Jamund Washington is a New York City-based independent film producer. He produced Adam Leon's Gimme The Loot, the winner of an Independent Spirit Award as well as Best Narrative Feature at South by Southwest Film Festival. The film was an Official Selection of Un Certain Regard and a finalist for the  Caméra d'Or Award at the Cannes Film Festival. Washington co-produced the documentary Little White Lie, which premiered on PBS and was theatrically released in the US. It was a New York Times Critics Pick, The Atlantic Editors Pick, and was profiled in the Wall Street Journal and Vanity Fair. He also co-produced Silenced, James Spione's Emmy-nominated documentary on US whistleblowers. The film premiered at Tribeca Film Festival and was distributed through PBS's Independent Lens Series. Additionally, Washington was 1st Assistant Director for Academy Award-winning director James Marsh on his 2011 film, Project NIM. He was nominated for a Producing Independent Spirit Award in 2013 and was the recipient of the HBO Films Young Producers Development Award in 2008. 

Cooper Troxell is a New York based filmmaker. He is also a director and editor of commercial projects. His clients have included Nickelodeon, BBC America, Tommy Hilfiger, Tidal, and House of Waris. He’s currently preparing to shoot his final thesis film for Columbia, and is also working on a longer-form version of Space Vamps. In the original short, Space Vamps follows a rag-tag group of space vampires as they reach the end of a centuries-long journey through space, only to discover their problems have just begun.

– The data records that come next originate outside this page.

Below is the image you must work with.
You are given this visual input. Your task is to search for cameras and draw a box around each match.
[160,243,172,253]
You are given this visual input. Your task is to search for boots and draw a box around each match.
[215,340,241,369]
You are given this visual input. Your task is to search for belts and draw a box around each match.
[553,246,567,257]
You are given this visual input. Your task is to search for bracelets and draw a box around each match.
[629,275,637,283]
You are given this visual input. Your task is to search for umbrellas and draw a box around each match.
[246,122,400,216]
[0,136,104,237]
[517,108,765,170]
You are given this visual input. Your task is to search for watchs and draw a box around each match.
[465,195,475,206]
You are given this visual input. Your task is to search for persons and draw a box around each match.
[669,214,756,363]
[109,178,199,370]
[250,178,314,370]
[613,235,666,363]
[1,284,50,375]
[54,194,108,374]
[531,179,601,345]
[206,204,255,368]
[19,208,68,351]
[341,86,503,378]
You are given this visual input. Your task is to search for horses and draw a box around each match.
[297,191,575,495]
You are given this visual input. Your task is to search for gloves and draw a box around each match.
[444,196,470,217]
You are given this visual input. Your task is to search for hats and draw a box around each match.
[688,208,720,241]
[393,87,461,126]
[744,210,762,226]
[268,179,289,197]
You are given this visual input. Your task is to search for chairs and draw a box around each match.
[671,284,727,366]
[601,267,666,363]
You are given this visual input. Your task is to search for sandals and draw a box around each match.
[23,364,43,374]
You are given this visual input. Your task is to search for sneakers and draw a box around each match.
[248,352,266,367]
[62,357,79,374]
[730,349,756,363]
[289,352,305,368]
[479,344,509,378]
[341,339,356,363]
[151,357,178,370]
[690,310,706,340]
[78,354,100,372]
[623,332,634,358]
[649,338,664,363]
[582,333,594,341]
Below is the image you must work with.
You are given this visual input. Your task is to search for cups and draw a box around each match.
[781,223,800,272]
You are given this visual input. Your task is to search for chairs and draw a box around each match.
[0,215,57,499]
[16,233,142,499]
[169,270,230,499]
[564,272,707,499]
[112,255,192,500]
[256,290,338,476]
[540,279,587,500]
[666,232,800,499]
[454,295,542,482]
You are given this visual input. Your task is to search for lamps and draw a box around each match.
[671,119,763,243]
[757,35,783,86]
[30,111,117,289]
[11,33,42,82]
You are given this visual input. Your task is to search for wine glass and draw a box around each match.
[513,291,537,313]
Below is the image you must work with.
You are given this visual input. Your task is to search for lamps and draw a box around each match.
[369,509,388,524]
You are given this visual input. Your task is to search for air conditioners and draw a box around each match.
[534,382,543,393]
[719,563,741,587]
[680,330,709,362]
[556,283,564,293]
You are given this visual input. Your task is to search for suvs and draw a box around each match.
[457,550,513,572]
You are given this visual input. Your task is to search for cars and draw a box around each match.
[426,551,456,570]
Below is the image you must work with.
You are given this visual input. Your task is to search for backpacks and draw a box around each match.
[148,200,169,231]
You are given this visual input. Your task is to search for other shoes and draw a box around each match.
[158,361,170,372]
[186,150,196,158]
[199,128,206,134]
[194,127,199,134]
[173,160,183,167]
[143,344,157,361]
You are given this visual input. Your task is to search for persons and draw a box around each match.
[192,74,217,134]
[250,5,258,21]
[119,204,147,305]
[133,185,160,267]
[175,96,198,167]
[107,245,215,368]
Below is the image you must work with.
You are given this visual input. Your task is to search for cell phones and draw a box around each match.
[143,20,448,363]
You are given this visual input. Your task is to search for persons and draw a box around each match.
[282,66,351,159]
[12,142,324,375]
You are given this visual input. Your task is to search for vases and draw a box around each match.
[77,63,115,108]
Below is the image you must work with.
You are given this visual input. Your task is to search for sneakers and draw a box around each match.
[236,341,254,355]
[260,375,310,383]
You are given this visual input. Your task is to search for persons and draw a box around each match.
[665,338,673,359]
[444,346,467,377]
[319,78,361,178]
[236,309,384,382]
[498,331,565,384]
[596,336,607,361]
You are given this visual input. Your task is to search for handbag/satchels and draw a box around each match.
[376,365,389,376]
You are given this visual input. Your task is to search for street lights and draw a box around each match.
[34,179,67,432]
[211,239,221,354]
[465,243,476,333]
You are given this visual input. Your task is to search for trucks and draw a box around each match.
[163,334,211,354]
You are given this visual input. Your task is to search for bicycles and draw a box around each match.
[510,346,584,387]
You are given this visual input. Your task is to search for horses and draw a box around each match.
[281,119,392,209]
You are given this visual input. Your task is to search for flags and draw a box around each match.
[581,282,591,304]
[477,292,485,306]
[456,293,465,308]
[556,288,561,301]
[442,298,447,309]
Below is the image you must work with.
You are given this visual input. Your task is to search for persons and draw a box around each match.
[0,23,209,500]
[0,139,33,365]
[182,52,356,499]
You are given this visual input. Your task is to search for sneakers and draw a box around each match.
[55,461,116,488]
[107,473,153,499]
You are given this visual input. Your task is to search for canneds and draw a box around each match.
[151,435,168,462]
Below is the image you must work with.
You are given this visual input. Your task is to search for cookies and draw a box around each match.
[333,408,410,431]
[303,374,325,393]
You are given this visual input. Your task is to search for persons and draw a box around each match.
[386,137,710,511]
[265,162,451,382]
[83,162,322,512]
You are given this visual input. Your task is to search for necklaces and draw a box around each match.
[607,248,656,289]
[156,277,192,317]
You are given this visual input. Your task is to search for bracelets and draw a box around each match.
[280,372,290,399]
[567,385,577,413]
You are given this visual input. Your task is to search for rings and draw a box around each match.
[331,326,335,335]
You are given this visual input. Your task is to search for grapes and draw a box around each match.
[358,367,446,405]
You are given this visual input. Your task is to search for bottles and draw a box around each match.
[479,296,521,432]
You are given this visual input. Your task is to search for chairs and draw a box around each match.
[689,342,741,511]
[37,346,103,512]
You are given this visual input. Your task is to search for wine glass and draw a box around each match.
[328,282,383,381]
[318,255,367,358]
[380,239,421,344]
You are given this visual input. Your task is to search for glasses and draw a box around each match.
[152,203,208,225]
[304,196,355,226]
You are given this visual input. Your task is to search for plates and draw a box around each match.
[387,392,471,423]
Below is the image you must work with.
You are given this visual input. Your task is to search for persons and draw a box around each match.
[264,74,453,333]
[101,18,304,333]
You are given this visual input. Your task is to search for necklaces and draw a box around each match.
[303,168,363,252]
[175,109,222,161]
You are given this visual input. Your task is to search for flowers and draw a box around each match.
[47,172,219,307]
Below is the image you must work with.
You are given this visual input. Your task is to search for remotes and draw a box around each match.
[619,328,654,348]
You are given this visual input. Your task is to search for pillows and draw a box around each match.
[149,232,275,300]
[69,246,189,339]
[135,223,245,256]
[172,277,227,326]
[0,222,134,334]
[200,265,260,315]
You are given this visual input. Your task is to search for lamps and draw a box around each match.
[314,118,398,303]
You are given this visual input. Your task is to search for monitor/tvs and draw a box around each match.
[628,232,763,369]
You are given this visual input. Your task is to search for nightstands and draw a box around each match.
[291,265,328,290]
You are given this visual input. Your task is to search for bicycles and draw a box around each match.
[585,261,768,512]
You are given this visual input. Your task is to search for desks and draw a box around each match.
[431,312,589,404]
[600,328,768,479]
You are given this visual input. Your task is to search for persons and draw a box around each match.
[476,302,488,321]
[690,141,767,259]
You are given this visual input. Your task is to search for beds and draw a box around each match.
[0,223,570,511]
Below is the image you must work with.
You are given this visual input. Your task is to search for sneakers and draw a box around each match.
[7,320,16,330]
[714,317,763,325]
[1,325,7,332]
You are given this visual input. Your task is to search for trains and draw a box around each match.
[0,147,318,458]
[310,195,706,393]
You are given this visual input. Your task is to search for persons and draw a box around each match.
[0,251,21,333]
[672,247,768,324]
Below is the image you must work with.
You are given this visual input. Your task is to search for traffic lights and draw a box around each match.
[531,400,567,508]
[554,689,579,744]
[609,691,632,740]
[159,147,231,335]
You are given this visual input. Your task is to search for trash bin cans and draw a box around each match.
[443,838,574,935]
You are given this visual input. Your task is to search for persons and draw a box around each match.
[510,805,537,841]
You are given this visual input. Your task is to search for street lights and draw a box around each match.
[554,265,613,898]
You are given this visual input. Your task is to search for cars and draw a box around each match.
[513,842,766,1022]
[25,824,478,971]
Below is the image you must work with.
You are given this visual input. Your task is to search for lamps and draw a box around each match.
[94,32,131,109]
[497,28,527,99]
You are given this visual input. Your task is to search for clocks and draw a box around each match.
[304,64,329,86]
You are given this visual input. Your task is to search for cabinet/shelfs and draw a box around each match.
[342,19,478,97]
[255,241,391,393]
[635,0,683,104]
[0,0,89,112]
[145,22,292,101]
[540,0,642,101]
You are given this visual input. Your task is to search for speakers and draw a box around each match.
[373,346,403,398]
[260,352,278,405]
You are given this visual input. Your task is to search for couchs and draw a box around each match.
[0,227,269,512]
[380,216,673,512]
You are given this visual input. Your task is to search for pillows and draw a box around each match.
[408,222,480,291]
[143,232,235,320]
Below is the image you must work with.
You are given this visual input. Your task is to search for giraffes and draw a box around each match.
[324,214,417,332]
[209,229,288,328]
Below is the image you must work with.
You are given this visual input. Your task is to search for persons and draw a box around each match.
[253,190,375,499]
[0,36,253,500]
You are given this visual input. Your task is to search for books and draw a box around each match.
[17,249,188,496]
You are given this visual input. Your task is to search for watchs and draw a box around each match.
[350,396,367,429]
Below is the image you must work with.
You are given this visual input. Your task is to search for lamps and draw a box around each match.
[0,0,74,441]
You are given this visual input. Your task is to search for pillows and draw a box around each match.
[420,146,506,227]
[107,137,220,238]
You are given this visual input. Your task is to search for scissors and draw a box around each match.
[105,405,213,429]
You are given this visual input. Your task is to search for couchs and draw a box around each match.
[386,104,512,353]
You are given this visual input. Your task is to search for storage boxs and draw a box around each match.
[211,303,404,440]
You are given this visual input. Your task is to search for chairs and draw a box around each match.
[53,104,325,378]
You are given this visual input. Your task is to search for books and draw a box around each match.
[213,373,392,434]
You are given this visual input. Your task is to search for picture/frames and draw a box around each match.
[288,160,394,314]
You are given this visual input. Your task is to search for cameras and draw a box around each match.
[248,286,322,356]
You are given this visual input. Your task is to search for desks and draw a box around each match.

Lastly, alumna Eliza Subotowicz '10 was also present at the Warsaw Film Festival where she organized the WARSAW NEXT series of workshops and masterclasses for the second year in a row.

Eliza Subotowicz is a writer-director from Poland. Her thesis short Ben was awarded by Directors Guild of America in 2009. Her subsequent short Mercy won Best Short Award at Durban IFF in 2013 and featured at more than 30 festivals around the world (Palm Springs ShortFest, Melbourne, Raindance and Cottbus, among others). Currently, she’s developing her first feature film. Subotowicz has also more than ten years of experience working as a film festival programmer, industry consultant and senior coordinator of film-related events, most notably for the Warsaw Film Festival and New Horizons Association in Poland, and Doha Film Institute in Qatar. She’s now preparing an international development workshop in Italy addressed to women filmmakers, while also developing her skills as a script consultant and mentor. She also teaches Screenwriting at the famous Lodz Film School in Poland.